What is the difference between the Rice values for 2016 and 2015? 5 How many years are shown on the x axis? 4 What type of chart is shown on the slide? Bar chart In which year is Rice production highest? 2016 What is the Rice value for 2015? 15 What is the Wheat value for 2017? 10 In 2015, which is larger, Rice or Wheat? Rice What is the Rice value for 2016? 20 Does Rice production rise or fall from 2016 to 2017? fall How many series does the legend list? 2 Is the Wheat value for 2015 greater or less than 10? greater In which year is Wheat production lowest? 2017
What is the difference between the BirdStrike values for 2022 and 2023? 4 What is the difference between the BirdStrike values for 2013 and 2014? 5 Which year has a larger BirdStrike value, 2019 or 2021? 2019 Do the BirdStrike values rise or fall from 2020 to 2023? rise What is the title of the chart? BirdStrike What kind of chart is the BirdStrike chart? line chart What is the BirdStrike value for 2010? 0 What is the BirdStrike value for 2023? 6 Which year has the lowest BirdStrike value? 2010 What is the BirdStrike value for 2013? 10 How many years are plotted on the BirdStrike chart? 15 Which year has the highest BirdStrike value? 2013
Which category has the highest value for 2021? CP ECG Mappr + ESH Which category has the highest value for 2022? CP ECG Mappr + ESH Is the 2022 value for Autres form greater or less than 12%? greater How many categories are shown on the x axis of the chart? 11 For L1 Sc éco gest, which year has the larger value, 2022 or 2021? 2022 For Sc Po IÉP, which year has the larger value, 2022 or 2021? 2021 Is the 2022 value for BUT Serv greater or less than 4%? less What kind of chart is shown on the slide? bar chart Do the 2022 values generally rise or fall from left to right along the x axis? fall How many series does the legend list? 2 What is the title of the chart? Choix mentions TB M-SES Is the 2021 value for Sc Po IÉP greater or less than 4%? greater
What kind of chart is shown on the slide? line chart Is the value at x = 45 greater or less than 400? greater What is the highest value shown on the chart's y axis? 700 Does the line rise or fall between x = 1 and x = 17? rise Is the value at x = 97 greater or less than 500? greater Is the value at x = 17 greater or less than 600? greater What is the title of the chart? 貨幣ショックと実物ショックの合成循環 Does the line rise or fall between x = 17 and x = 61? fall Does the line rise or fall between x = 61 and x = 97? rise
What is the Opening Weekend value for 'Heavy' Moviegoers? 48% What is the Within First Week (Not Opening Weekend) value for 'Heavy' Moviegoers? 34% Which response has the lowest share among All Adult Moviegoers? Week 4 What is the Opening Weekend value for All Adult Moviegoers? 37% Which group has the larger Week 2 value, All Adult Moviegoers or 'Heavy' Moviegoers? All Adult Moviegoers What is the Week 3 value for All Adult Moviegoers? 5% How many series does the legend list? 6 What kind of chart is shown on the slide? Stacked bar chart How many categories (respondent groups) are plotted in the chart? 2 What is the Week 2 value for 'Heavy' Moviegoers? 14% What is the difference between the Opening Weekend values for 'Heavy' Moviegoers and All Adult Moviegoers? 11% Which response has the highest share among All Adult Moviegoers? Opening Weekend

────────────────────────────────────────

**PROMPT**
Arrange all of the rows above as a Markdown table with two columns, No. and Row, giving each row's number and its text and skipping any blank lines.

**ANSWER BOX**
| No. | Row |
|---|---|
| 1 | What is the difference between the Rice values for 2016 and 2015? 5 How many years are shown on the x axis? 4 What type of chart is shown on the slide? Bar chart In which year is Rice production highest? 2016 What is the Rice value for 2015? 15 What is the Wheat value for 2017? 10 In 2015, which is larger, Rice or Wheat? Rice What is the Rice value for 2016? 20 Does Rice production rise or fall from 2016 to 2017? fall How many series does the legend list? 2 Is the Wheat value for 2015 greater or less than 10? greater In which year is Wheat production lowest? 2017 |
| 2 | What is the difference between the BirdStrike values for 2022 and 2023? 4 What is the difference between the BirdStrike values for 2013 and 2014? 5 Which year has a larger BirdStrike value, 2019 or 2021? 2019 Do the BirdStrike values rise or fall from 2020 to 2023? rise What is the title of the chart? BirdStrike What kind of chart is the BirdStrike chart? line chart What is the BirdStrike value for 2010? 0 What is the BirdStrike value for 2023? 6 Which year has the lowest BirdStrike value? 2010 What is the BirdStrike value for 2013? 10 How many years are plotted on the BirdStrike chart? 15 Which year has the highest BirdStrike value? 2013 |
| 3 | Which category has the highest value for 2021? CP ECG Mappr + ESH Which category has the highest value for 2022? CP ECG Mappr + ESH Is the 2022 value for Autres form greater or less than 12%? greater How many categories are shown on the x axis of the chart? 11 For L1 Sc éco gest, which year has the larger value, 2022 or 2021? 2022 For Sc Po IÉP, which year has the larger value, 2022 or 2021? 2021 Is the 2022 value for BUT Serv greater or less than 4%? less What kind of chart is shown on the slide? bar chart Do the 2022 values generally rise or fall from left to right along the x axis? fall How many series does the legend list? 2 What is the title of the chart? Choix mentions TB M-SES Is the 2021 value for Sc Po IÉP greater or less than 4%? greater |
| 4 | What kind of chart is shown on the slide? line chart Is the value at x = 45 greater or less than 400? greater What is the highest value shown on the chart's y axis? 700 Does the line rise or fall between x = 1 and x = 17? rise Is the value at x = 97 greater or less than 500? greater Is the value at x = 17 greater or less than 600? greater What is the title of the chart? 貨幣ショックと実物ショックの合成循環 Does the line rise or fall between x = 17 and x = 61? fall Does the line rise or fall between x = 61 and x = 97? rise |
| 5 | What is the Opening Weekend value for 'Heavy' Moviegoers? 48% What is the Within First Week (Not Opening Weekend) value for 'Heavy' Moviegoers? 34% Which response has the lowest share among All Adult Moviegoers? Week 4 What is the Opening Weekend value for All Adult Moviegoers? 37% Which group has the larger Week 2 value, All Adult Moviegoers or 'Heavy' Moviegoers? All Adult Moviegoers What is the Week 3 value for All Adult Moviegoers? 5% How many series does the legend list? 6 What kind of chart is shown on the slide? Stacked bar chart How many categories (respondent groups) are plotted in the chart? 2 What is the Week 2 value for 'Heavy' Moviegoers? 14% What is the difference between the Opening Weekend values for 'Heavy' Moviegoers and All Adult Moviegoers? 11% Which response has the highest share among All Adult Moviegoers? Opening Weekend |